Noches frescas de reflejos brillantes sobre adoquines húmedos. Juego del subibaja nervioso entre cafetería y salas de espera. Retraso interminable, sueño aplazado, y finalmente el silencio agudo, certero, del chirrido de las ruedas de la cama. Miradas cruzadas de despedida cortadas con helada precisión por la chapa del ascensor.

Noche afectuosa de Bombay con tónica en el confortable bar del Hotel Marquês De Pombal, y mañana inquieta de café y sondas en el racional Hospital da Cruz Vermelha Portuguesa.
Febrero, miércoles 27, un día cualquiera, como todos. Palabras, pocas. Realidad, mucha. Verdad, toda.
Estirando las piernas, anestesia, tragos de Super Bock, eliminación de quistes y fibrosis, chaqueta en mano para salir a cenar, y el Dr. Reis radiante y serio repentinamente allí. Todo bien, sin lesión medular, circulación restablecida, y ahora mucho trabajo y sacrificio. Gran emoción, otra vez, y son tantas entre amigos.

Sensaciones diferentes, pequeñas novedades y altibajos anímicos. Llamadas diarias, alentadora recuperación, fuertes dolores de cuello, rotación de hombros, urgencia, control, desaparición del reflejo de lesionado medular, euforia, apatía. Vuelos semanales, paseos al sol por la ribera del Tejo, incluso sabrosos almuerzos y cenas, entre adhesión, mareos, risas, orgullo y esperanza.

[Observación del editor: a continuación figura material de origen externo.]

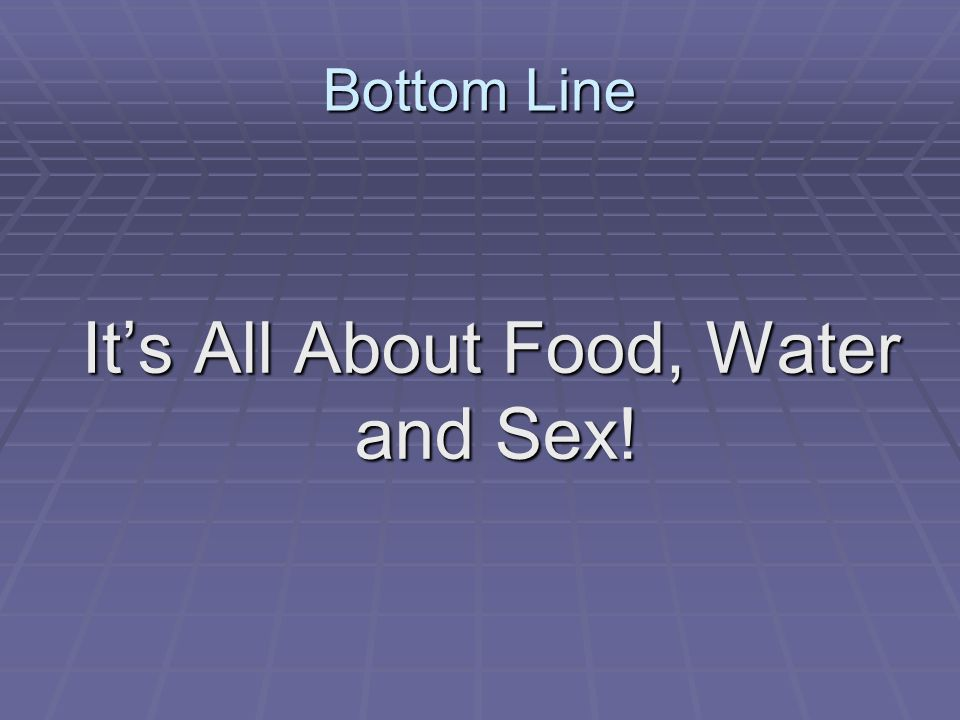 It's All About Food, Water and Sex!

Trabajo diario de balanceo, giro y parada de enormes pelotas medicinales. La corrección lumbar es el primer horizonte importante: obsesión y obstinación.
Aeropuerto, taxi, otro pasar del tiempo, adaptado al fado, o quizá, la ligera desorganización de un país que no quiere alcanzar del todo la regularización europea. Mejor sentarse y disfrutar de la amplia vista que trae la brisa atlántica.

El tiempo suficiente tumbado en un pasillo como para recordar siempre la singularidad de cada gota de pintura del techo. Leve mejora del reflujo en la vejiga, expresión nueva y todo preparado para la vuelta.

Amigos, familia, y más amigos, allí como aquí. Fe, ¡qué miedo me das! Te cambio por la confianza y el trabajo. Esfuerzo intenso y reposo sereno para que todo se acomode. Venimos con los meses flotando a su antojo, sin perder de vista el horizonte en busca de la ansiada tierra. Le pedimos a la naturaleza, esa sabia impostora, que equilibre sus fuerzas, que relaje sus tensiones y nos devuelva al origen. Todo llega, y todo pasa.

Mientras tanto, seguimos viviendo la vida ya vivida que nos queda por vivir, las sendas frescas que nuestras pisadas, en su inocencia, creen vírgenes, y sin embargo, han sido transitadas una y otra vez por la feroz imposición del tiempo. Goles, bromas, bajón, Nadal, niños, playa y más.
Siempre volveremos a Lisboa, siempre estaremos allí, en la certeza de sus limpias noches con el sabor de la amistad.